Naturschutzgebiet Trautzke-Seen und Moore nahe Henzendorf, meinem Zuhause (SO-Brandenburg)
[Quelle: Open Street Map]

Im Naturschutzgebiet liegen fünf Trautzke-Seen – wobei die Bezeichnung „Seen“ übertrieben scheint, da der Großteil dieser kleinen Moorteiche trocken gefallen ist und nur vereinzelt offene Wasserstellen zu finden sind. Die Oberfläche der Teiche aber ist matschig und schwingt beim Gehen mit (sog. „Schwingrasen“) – ein typisches Merkmal für Moore.

Fünf Trautzke-Seen (der blaue Pfeil zeigt quasi die Richtung von Henzendorf zu den Trautzke-Seen und Mooren an)
[Quelle: Maps.me]

Über die Anzahl der Trautzke-Seen herrscht jedoch Uneinigkeit: Auf aktuellen Wanderkarten und auch in Google-Maps sind lediglich drei Seen verzeichnet.

Fünf Trautzke-Seen? In Google-Maps werden lediglich zwei Seen und ein Teich (das kleine blaue Pünktchen im Norden des grünen Naturschutzgebiets) aufgezeigt.
[Quelle: Google-Maps]

Glücklicherweise sind die Landkarten des Virtuellen Kartenforums der Technischen Universität Dresden exakter: 5 Seen!

Trautzke-Seen und Moore südöstlich von Henzendorf: Virtuelles Kartenforums der Technischen Universität Dresden – 5 Seen
[Quelle: SLUB Dresden]
Dabei war früher mal alles ganz anders …

Die Landschaft des Schlaubetals und seiner Umgebung wurde im Quartär ausgeformt, insbesondere in den beiden jüngsten Eiszeiten, der Saale- und Weichselkaltzeit. Als die Gletscher der nördlich gelegenen Fünfeichener Höhen abtauten, fielen gewaltige Schmelzwassermassen an, die südlich in Richtung Baruther Urstromtal abflossen. Auf ihrem Weg dorthin bildeten die glazifluvialen Sande und Kiese der Schmelzwässer den breit gefächerten Reicherskreuzer Sander.

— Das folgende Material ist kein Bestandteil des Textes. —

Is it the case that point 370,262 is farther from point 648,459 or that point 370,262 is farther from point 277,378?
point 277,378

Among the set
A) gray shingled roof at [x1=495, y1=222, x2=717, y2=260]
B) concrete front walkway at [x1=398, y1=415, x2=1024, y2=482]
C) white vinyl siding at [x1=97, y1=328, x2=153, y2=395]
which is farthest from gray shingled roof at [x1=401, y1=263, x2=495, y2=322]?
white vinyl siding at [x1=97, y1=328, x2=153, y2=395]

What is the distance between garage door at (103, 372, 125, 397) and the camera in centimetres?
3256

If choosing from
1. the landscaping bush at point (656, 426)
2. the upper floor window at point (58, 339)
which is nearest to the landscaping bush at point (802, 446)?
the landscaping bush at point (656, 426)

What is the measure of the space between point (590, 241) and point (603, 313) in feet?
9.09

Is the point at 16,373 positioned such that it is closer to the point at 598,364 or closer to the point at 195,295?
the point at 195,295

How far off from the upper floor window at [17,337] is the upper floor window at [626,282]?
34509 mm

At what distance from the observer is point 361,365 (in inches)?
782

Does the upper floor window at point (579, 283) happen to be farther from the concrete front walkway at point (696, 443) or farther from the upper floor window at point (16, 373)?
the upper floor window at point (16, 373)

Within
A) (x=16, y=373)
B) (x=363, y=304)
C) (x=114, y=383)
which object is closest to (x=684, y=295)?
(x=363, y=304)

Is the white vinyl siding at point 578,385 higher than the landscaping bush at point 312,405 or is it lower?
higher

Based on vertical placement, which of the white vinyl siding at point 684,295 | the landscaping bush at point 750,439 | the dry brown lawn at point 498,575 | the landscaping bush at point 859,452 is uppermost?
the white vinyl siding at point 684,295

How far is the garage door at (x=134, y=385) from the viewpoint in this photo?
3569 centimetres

{Quelle: Gansleweit 1986, 3]

Der Schmelzwasserabfluss erfolgte als Rinnenentwässerung, hauptsächlich durch die Schlauberinne und die Demnitz-Ölse-Rinne, aber auch die Chossewitzer Rinne und andere. Durch die Entwässerungsbahnen entstandenen steilwandige Tunneltäler, in diesen plombierten Toteisblöcke lange Zeit den Abfluss des Schmelzwassers. Erst „mit der holozänen Klimaerwärmung kam es zum Austauen des Toteises und zur fluvialen, turbulenten Ausräumung der Rinnen, so dass sie ihr heutiges Relief erhielten“ (MLUK 2020, 6).
In den zurückgebliebenen Sand- und Schluffablagerungen bildeten sich in der Nacheiszeit Rinnenseen und Niedermoore – auch die Trautzke-Seen und Moore liegen in einer solchen Rinne eingebettet.
Leider sind sie – wie auch andere Gewässer dieser Region – stark vom Austrocknen bedroht bzw. zum Teil bereits trocken gefallen. Darum wurde in den Jahren 2018 bis 2020 für das NSG Trautzke-Seen und Moore, das zugleich auch FFH-Gebiet ist, ein Managementplan erstellt, dessen übergeordnetes Ziel in der „Verbesserung und Stabilisierung des Landschaftswasserhaushalts insbesondere aber der Wasserhaushalte der gebietsprägenden Moore und Stillgewässer“ liegt (MLUK 2020, 43). Basierend auf der Natura-2000-Managementplanung soll ein günstiger Erhaltungszustand der Arten und Lebensräume gesichert bzw. entwickelt werden, um die biologische Vielfalt zu fördern (vgl. MLUK 2020, 1).
Der Managementplan beschreibt sehr anschaulich, welche Maßnahmen für das bereits schwer geschädigte NSG Trautzke-Seen und Moore vonnöten sind, doch ehrlich gesagt habe ich nicht den Eindruck, dass zurzeit tatsächlich etwas davon realisiert wird …


Quellen:
Gansleweit, K.-D., Hg. (1986). Eisenhüttenstadt und seine Umgebung. Ergebnisse der heimatkundlichen Bestandsaufnahme im Gebiet zwischen Oder, Neiße und Schlaubetal um Eisenhüttenstadt und Neuzelle. Werte unserer Heimat, Bd. 45. Berlin. Akademie-Verlag.
MLUK, Hg. (2020). Managementplan für das FFH-Gebiet Trautzke-Seen und Moore. Managementplanung Natura-2000 im Land Brandenburg. Potsdam. Ministerium für Landwirtschaft, Umwelt und Klimaschutz des Landes Brandenburg.